Direction A: In the book description, how many soldiers of the Black Lions battalion died in the ambush on October 17, 1967?

They Marched into Sunlight: War and Peace in Vietnam and America, October 1967

Author: David Maraniss

Here is the epic story of Vietnam and the sixties told through the events of a few gripping, passionate days of war and peace in October 1967. They Marched Into Sunlight brings that tumultuous time back to life while exploring questions about the meaning of dissent and the official manipulation of truth, issues as relevant today as they were decades ago.

In a seamless narrative, Maraniss weaves together the stories of three very different worlds: the death and heroism of soldiers in Vietnam, the anger and anxiety of antiwar students back home, and the confusion and obfuscating behavior of officials in Washington. To understand what happens to the people in these interconnected stories is to understand America's anguish. Based on thousands of primary documents and 180 on-the-record interviews, the book describes the battles that evoked cultural and political conflicts that still reverberate.

The New York Times

Are the battle and the antiwar melee profoundly linked because they occurred simultaneously? No...but what will now connect them forever is this book's inspired use of narrative cross-cutting to produce devastating culture shock. In adopting what is surely the most hackneyed and overused of storytelling techniques, too often a method of building fake suspense out of arbitrary connections, Mr. Maraniss succeeds in making adroit, wrenching juxtapositions.—Janet Maslin

The Washington Post

At its best, They Marched Into Sunlight is wonderful reporting. The military part, the story of the 2/28 (second battalion of the 28th infantry regiment) Black Lions walking into the ambush that day, recalls some of the very best nonfiction writing of the war...I consider We Were Soldiers the gold standard, the best nonfiction combat writing of the war. Maraniss's heartbreaking portrait of ordinary American grunts arriving in country, preparing for combat and finally being mauled just north of Lai Khe is of the same high order...He has added one more uncommonly readable book to what is already a rich literature of a difficult chapter in American life.—David Halberstam

The New York Times Book Review

Moving between the campus at Madison and the jungles of Vietnam, with side trips to Hanoi and Washington, the tale unfolds with a magisterial sweep that recaptures the war and its era, filled with moral ambiguity and moral conviction, with promise and dread, with hippie antics and weekly body counts.—Philip Caputo

Publishers Weekly

Pulitzer Prize winner and bestselling author Maraniss (When Pride Still Mattered: A Life of Vince Lombardi) intertwines two compelling narratives to capture the Vietnam War at home and on the battlefield as well as, if not better than, any book yet written. The first narrative follows the soldiers of the army battalion the Black Lions, 61 of whom died in an ambush by North Vietnamese on October 17, 1967. The battle scene description is devastating, brilliantly compiled with painstakingly recreated details of the four-and-a-half-hour battle, unflinchingly drawn pictures of the damage modern ordinance inflicts and an equally unflinching record of the physical and psychological residue of battle. The second narrative centers on the October 18, 1967, riot at the University of Wisconsin at Madison when student protesters tried to stop Dow Chemical, the maker of napalm, from recruiting on campus. Here Maraniss, a Madison native and a freshman at the university at the time, successfully depicts the complicated range of motives that led students to participate in the protest: many began the day as curious observers, and the riot radicalized them against the war. The author also re-creates the sense of loss, confusion and anger of the university administrators as they were overtaken by events that would change the fundamental relationships between students and faculty. The two narratives together provide a fierce, vivid diptych of America bisected by a tragic war: a moving remembrance for those who lived through it and an illuminating lesson for a new generation trying to understand what it was all about. (Oct.) Copyright 2003 Reed Business Information.

Records:
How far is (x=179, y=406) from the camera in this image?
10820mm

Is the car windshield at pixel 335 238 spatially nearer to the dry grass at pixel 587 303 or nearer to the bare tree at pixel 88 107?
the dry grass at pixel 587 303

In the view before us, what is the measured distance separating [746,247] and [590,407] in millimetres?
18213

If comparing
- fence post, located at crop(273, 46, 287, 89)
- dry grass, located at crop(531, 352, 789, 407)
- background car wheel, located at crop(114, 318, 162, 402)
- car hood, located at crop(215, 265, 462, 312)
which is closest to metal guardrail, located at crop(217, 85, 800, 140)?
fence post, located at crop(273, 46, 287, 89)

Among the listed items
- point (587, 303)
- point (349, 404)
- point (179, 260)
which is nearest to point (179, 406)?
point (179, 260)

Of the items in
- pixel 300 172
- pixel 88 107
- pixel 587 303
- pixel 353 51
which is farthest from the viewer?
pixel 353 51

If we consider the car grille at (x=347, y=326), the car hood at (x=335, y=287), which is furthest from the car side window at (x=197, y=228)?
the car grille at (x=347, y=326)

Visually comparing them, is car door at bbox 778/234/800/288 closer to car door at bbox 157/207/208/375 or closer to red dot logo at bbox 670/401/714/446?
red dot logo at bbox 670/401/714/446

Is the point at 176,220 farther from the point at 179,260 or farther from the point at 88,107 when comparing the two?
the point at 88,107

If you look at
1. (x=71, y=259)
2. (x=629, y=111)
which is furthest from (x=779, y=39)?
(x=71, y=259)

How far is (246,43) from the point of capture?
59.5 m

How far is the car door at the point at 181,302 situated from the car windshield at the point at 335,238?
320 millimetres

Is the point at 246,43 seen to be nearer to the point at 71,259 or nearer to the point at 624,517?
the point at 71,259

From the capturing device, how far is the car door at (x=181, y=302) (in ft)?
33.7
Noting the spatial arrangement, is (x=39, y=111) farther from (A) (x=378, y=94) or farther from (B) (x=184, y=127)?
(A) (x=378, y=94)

--

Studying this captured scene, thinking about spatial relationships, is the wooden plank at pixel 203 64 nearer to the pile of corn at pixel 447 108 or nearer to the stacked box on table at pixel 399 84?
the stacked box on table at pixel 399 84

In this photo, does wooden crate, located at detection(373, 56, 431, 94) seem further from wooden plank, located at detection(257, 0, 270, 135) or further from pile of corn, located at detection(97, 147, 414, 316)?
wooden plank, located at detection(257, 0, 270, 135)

==

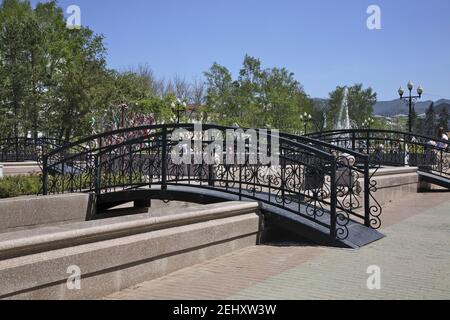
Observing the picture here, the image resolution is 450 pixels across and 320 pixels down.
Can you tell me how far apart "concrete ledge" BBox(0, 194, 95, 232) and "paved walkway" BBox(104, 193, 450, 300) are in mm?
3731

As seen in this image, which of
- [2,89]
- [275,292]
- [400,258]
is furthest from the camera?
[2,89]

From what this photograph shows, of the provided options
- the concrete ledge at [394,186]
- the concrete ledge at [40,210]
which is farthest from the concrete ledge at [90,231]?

Direction B: Report every line of the listing that contains the string "image", matching case exactly.

Task result A: 61

Task result B:
How far is (x=179, y=406) from the camera in this image?
Observing the picture here, the image resolution is 450 pixels across and 320 pixels down.
As seen in this image, which of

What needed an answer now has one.